Proper pruning of the apricot implies annual growth control, starting from the moment of planting. A tree grows branches so fast that one pruning per season may not be enough. If you see that the apricot grows too rapidly and thickens, in addition to spring pruning, also spend the autumn. Also, autumn pruning is a way out for those who rarely come to the country and in the early spring is not visited there.

Why prune apricot in the fall

Autumn pruning of trees is usually intended to stimulate fruiting, but with apricot everything is different. Unlike apple or pear trees, it is not able to regulate the number of fruits on its own, and in the first few years it produces so abundant crops that it is quickly depleted and dying. Therefore, the task of zealous gardener is to adjust the ratio of fruit and deciduous branches. By pruning the fruit branches, we reduce the harvest, which we will receive in the next season, however, we increase the years of life and fruiting of the tree.

In the autumn, only early and mid-early apricot varieties can be cut. If your apricot fruits late, only spring pruning is suitable for it, and removing a part of the branches in the fall will only hurt and weaken the tree.

How to prune an apricot in the fall

In the middle lane, apricot pruning is in the middle of October. If you live in a region where the climate is different, choose a period when sap flow has already slowed down, but there are still 2-3 weeks left before the first frost.

Scheme pruning apricots of different ages in the fall

To work prepare:

  • sharp hacksaw,
  • pruner,
  • sharp knife
  • step ladder
  • garden pitch

Cut the apricot in one day, do not stretch it over time and always immediately treat the wounds applied to the tree.

Autumn pruning apricot in the 1st year of life

Apricot, just brought and planted on the plot, as a rule, looks like a thin, short stick, but he also needs pruning. Regardless of whether you planted it in spring or autumn, it should be carried out immediately, shortening the trunk by 10-15 cm, and thereby stimulating the growth of the lateral branches.

If you have not done this when planting, be sure to shorten the trunk for the next year in the fall, otherwise the side branches will be weak and the first harvest will be delayed for several years.

Correct shortening of the trunk or branch

Cut apricots need to be careful not to damage the kidneys, at an angle of 45 degrees to the nearest kidney on top. Be sure to cut with a sharp tool so as not to shred the bark and wood once again.

Autumn pruning apricot for the 2-3rd year of life

If you did everything correctly, and the sapling selected in the nursery was healthy and strong, then in the second year it will form 3-4 side branches. In the fall, they will also need to be shortened by 10-15 cm to stimulate branching. Do not postpone work until cold weather - the tree should have time to lay new buds and accumulate strength for wintering.

If there are more branches, cut some of them into a ring. Remove too thin branches that grow at an acute angle to the trunk or very close to larger branches. Try to form the crown in one tier - this will facilitate the work with it in the future.

Ring trimming

In the third year, when each skeletal branch will give a lot of increments, and the crown will resemble a ball, the autumn pruning of the apricot will take you more time, but you still cannot miss it. Leave 3-5 sturdy shoots on each skeletal branch and shorten them by 20-30 cm.
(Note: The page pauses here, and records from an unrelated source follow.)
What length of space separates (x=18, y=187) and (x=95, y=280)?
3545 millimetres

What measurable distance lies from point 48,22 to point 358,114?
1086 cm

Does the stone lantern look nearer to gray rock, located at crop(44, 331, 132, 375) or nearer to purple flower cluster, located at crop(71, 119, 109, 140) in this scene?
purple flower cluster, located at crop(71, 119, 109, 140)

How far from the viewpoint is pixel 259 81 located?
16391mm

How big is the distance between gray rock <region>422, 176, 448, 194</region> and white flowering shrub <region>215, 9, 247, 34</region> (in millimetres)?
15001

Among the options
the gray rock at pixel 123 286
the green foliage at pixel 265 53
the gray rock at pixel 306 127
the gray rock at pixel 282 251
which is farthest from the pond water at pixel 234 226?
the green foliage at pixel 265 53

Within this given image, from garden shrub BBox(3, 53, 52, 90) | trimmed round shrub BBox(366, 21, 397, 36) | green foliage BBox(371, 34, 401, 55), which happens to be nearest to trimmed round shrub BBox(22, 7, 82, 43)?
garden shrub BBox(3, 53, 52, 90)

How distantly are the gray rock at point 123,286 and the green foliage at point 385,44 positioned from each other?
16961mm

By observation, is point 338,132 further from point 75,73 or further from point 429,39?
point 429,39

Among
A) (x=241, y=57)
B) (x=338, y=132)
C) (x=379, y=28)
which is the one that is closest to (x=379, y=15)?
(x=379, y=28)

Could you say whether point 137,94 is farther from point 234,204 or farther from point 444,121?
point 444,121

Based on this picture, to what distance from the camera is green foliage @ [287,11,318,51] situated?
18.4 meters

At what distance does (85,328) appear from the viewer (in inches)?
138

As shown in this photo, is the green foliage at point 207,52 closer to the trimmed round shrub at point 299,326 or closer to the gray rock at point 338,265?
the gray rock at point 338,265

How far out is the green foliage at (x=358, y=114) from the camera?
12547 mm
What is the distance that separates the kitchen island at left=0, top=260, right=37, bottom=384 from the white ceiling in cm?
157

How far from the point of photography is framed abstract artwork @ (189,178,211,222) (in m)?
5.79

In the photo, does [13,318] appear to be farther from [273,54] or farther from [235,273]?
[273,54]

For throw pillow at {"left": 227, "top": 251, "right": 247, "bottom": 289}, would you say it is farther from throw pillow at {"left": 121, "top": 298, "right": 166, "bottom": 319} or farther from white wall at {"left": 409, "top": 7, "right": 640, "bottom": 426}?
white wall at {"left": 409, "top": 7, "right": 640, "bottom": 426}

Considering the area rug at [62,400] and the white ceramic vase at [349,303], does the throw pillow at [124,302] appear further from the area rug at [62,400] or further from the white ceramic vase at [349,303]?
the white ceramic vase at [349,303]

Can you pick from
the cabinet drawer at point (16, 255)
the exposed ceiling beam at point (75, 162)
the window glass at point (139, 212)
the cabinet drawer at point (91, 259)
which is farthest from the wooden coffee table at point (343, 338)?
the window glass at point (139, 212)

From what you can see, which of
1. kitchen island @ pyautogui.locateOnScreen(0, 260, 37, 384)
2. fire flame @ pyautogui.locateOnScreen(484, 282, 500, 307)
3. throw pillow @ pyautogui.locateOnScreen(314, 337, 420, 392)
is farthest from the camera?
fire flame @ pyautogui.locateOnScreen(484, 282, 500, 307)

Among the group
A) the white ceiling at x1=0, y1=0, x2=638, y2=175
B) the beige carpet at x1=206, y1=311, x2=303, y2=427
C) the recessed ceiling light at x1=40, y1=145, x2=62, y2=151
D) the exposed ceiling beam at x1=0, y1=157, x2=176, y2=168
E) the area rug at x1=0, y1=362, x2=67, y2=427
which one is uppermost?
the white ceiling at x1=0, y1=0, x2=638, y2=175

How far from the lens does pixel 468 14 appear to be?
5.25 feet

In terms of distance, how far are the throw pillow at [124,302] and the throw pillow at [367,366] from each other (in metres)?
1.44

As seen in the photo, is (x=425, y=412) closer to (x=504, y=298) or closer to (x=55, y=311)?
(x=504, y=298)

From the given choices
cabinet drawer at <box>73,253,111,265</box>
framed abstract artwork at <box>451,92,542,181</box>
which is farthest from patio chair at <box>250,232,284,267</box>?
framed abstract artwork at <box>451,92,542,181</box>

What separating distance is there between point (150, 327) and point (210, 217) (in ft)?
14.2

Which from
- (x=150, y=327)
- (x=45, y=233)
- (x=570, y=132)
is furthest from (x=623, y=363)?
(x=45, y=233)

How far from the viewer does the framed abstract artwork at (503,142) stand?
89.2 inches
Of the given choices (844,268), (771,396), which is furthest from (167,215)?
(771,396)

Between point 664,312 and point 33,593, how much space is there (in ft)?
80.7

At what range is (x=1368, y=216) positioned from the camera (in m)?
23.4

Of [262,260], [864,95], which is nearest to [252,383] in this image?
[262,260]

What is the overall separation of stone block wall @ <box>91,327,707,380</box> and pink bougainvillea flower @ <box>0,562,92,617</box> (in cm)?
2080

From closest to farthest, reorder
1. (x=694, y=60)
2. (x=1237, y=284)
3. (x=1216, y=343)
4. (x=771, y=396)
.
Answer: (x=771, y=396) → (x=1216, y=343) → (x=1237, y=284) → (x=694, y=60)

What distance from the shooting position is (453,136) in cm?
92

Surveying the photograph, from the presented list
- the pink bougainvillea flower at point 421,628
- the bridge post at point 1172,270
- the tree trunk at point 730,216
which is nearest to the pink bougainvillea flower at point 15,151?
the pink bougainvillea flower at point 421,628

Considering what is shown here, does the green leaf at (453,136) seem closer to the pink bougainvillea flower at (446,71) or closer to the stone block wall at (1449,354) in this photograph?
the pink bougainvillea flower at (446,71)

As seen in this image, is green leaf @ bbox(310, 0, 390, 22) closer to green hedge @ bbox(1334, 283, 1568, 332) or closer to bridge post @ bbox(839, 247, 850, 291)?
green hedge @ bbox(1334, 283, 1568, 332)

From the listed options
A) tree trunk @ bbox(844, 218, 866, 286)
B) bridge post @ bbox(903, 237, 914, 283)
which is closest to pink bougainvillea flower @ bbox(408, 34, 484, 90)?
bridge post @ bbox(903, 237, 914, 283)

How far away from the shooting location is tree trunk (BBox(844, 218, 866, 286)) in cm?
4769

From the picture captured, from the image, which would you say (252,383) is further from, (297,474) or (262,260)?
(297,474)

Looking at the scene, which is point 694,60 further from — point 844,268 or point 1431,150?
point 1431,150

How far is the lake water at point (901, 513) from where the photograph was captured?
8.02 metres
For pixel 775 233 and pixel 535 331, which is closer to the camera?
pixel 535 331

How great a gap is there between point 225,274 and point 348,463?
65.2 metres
Cut excess branches on the ring.

Autumn pruning of adult apricots

The scheme for pruning an adult apricot in the fall at first glance is quite complex in execution, but if you figure out which branches you need and which only get in the way, then in 2-3 hours you can cope with that.

Apricots more easily tolerate small regular pruning than one large-scale. Therefore, the tree will be better if you become pruned in spring and autumn, without missing a single season.

Without thinking, remove dry, too thin, growing deep into the crown of the branch. Shorten those skeletal branches that grow too fast and "break out" of the crown. Remove leaf sprigs that appear on fruit-bearing shoots and “hide” apricots in the foliage, making it difficult to ripen and air the fruits.

Transfer to the side branch

The trunk itself, if it has already reached the desired height, cut to branching. You will no longer need the center conductor, and ideally the upper crown tier should be easily accessible from a stepladder or ladder.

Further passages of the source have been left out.